Les responsables américains reconnaissent que les objectifs finaux divergent et que la tolérance au risque n’est pas la même
Dans le même temps, la guerre menace de toucher les économies du Golfe elles-mêmes. Les scénarios développés par Goldman Sachs font état d'une contraction du PIB pouvant atteindre 14 % dans des pays comme le Qatar ou le Koweït si le conflit interrompait le trafic dans le détroit d'Ormuz pendant des semaines. Même les économies les plus résilientes, comme l’Arabie saoudite ou les Émirats, pourraient subir des baisses significatives d’un impact que certains économistes considèrent comme potentiellement supérieur à celui de la pandémie et qui compromettrait le développement et les objectifs fixés dans leurs visions stratégiques avec pour objectif la diversification économique.
L’attaque de South Pars résume toutes ces tensions. Non seulement cela expose la vulnérabilité de l’infrastructure énergétique mondiale, mais cela place les alliés arabes de Washington face à un dilemme de plus en plus inconfortable : soutenir une stratégie qui menace leurs intérêts ou se distancier d’un partenaire qu’ils considèrent de moins en moins prévisible, au milieu de l’histoire d’amour de Trump avec Netanyahu. Les deux dirigeants se téléphonent quotidiennement depuis le début des attentats du 28 février, reconnaissent des sources de la Maison Blanche sur le site Axios.
Pendant ce temps, à Washington, l’apparente harmonie entre Trump et Benjamin Netanyahu coexiste avec une réalité plus complexe.
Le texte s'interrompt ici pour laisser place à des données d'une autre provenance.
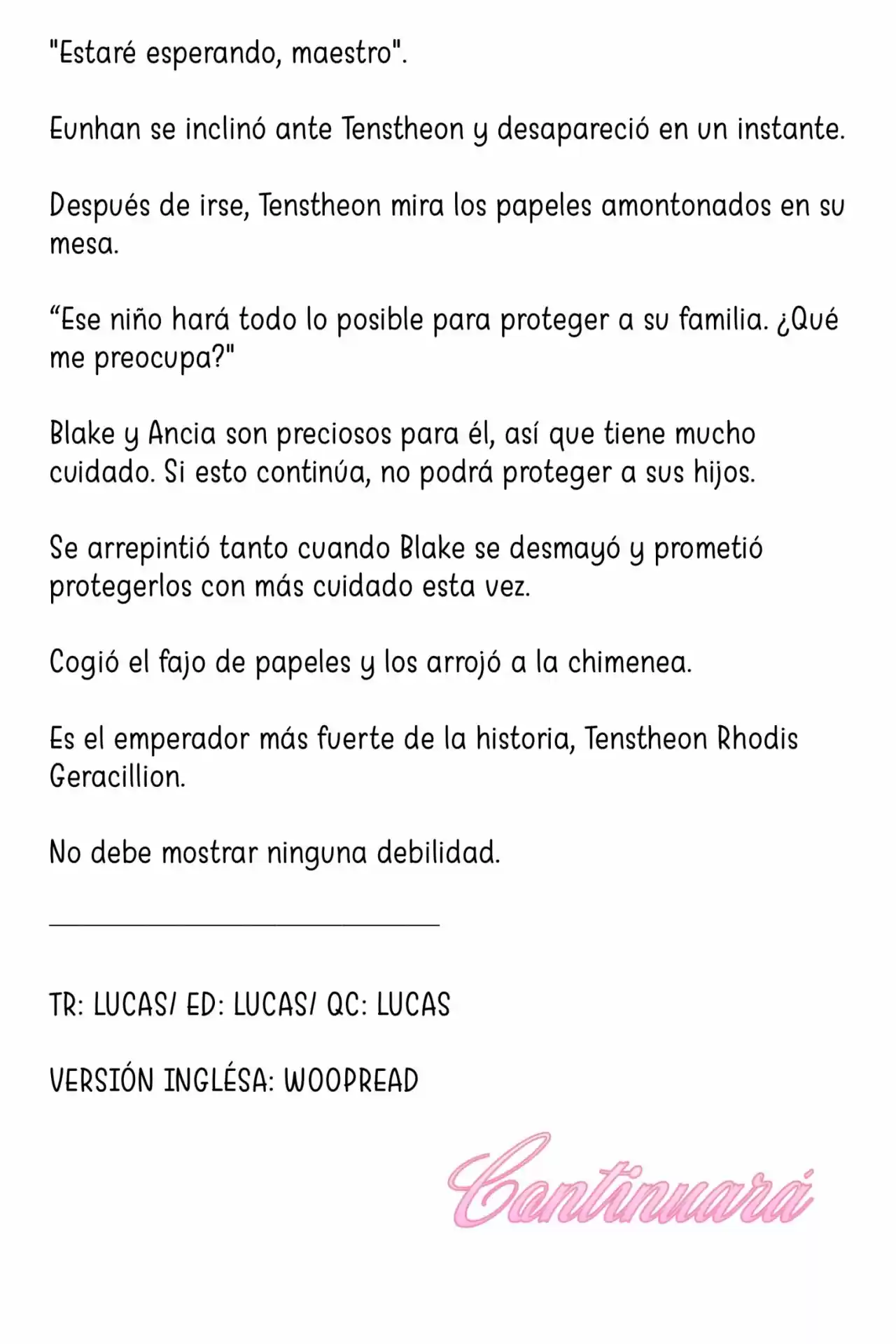 "Estaré esperando, maestro".

Eunhan se inclinó ante Tenstheon y desapareció en un instante.

Después de irse, Tenstheon mira los papeles amontonados en su mesa.

“Ese niño hará todo lo posible para proteger a su familia. ¿Qué me preocupa?"

Blake y Ancia son preciosos para él, así que tiene mucho cuidado. Si esto continúa, no podrá proteger a sus hijos.

Se arrepintió tanto cuando Blake se desmayó y prometió protegerlos con más cuidado esta vez.

Cogió el fajo de papeles y los arrojó a la chimenea.

Es el emperador más fuerte de la historia, Tenstheon Rhodis Geracillion.

No debe mostrar ninguna debilidad.

TR: LUCAS/ ED: LUCAS/ QC: LUCAS

VERSIÓN INGLÉSA: WOOPREAD

Continuará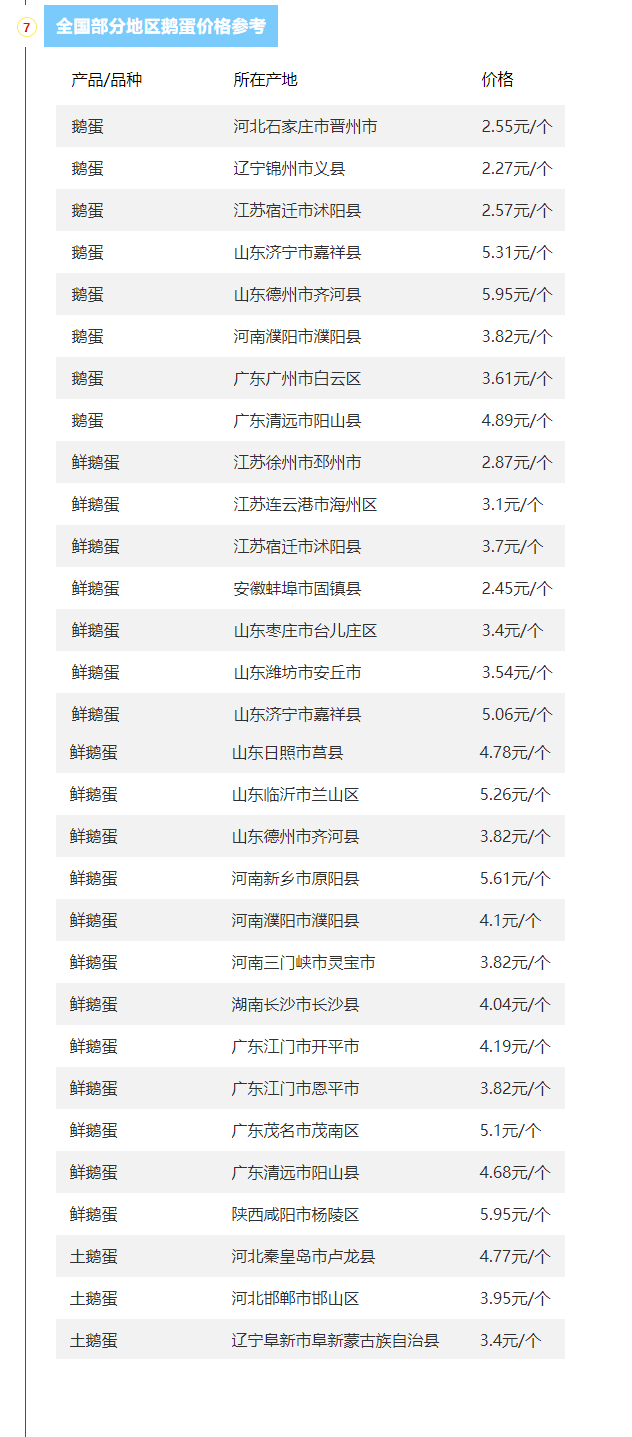 7 全国部分地区鹅蛋价格参考

| 产品/品种 | 所在产地 | 价格 |
|---|---|---|
| 鹅蛋 | 河北石家庄市晋州市 | 2.55元/个 |
| 鹅蛋 | 辽宁锦州市义县 | 2.27元/个 |
| 鹅蛋 | 江苏宿迁市沭阳县 | 2.57元/个 |
| 鹅蛋 | 山东济宁市嘉祥县 | 5.31元/个 |
| 鹅蛋 | 山东德州市齐河县 | 5.95元/个 |
| 鹅蛋 | 河南濮阳市濮阳县 | 3.82元/个 |
| 鹅蛋 | 广东广州市白云区 | 3.61元/个 |
| 鹅蛋 | 广东清远市阳山县 | 4.89元/个 |
| 鲜鹅蛋 | 江苏徐州市邳州市 | 2.87元/个 |
| 鲜鹅蛋 | 江苏连云港市海州区 | 3.1元/个 |
| 鲜鹅蛋 | 江苏宿迁市沭阳县 | 3.7元/个 |
| 鲜鹅蛋 | 安徽蚌埠市固镇县 | 2.45元/个 |
| 鲜鹅蛋 | 山东枣庄市台儿庄区 | 3.4元/个 |
| 鲜鹅蛋 | 山东潍坊市安丘市 | 3.54元/个 |
| 鲜鹅蛋 | 山东济宁市嘉祥县 | 5.06元/个 |
| 鲜鹅蛋 | 山东日照市莒县 | 4.78元/个 |
| 鲜鹅蛋 | 山东临沂市兰山区 | 5.26元/个 |
| 鲜鹅蛋 | 山东德州市齐河县 | 3.82元/个 |
| 鲜鹅蛋 | 河南新乡市原阳县 | 5.61元/个 |
| 鲜鹅蛋 | 河南濮阳市濮阳县 | 4.1元/个 |
| 鲜鹅蛋 | 河南三门峡市灵宝市 | 3.82元/个 |
| 鲜鹅蛋 | 湖南长沙市长沙县 | 4.04元/个 |
| 鲜鹅蛋 | 广东江门市开平市 | 4.19元/个 |
| 鲜鹅蛋 | 广东江门市恩平市 | 3.82元/个 |
| 鲜鹅蛋 | 广东茂名市茂南区 | 5.1元/个 |
| 鲜鹅蛋 | 广东清远市阳山县 | 4.68元/个 |
| 鲜鹅蛋 | 陕西咸阳市杨陵区 | 5.95元/个 |
| 土鹅蛋 | 河北秦皇岛市卢龙县 | 4.77元/个 |
| 土鹅蛋 | 河北邯郸市邯山区 | 3.95元/个 |
| 土鹅蛋 | 辽宁阜新市阜新蒙古族自治县 | 3.4元/个 |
Les responsables américains reconnaissent que les objectifs ultimes divergent et que la tolérance au risque n'est pas la même. Les États-Unis cherchent à affaiblir l’Iran ; Israël, redéfinit l’équilibre des pouvoirs dans la région.
Les bombardements au gaz iraniens sont la manifestation la plus claire de cette différence. Et aussi l’avertissement que la guerre, loin d’être contenue, entre dans une phase dans laquelle chaque mouvement n’est pas seulement mesuré en termes militaires, mais aussi dans sa capacité à modifier les alliances, à ébranler les marchés et à pousser une région entière vers un point de non-retour. « Les prochains jours montreront à quel point cette divergence entre les États-Unis et Israël est efficace », hasarde Al Mohanadi.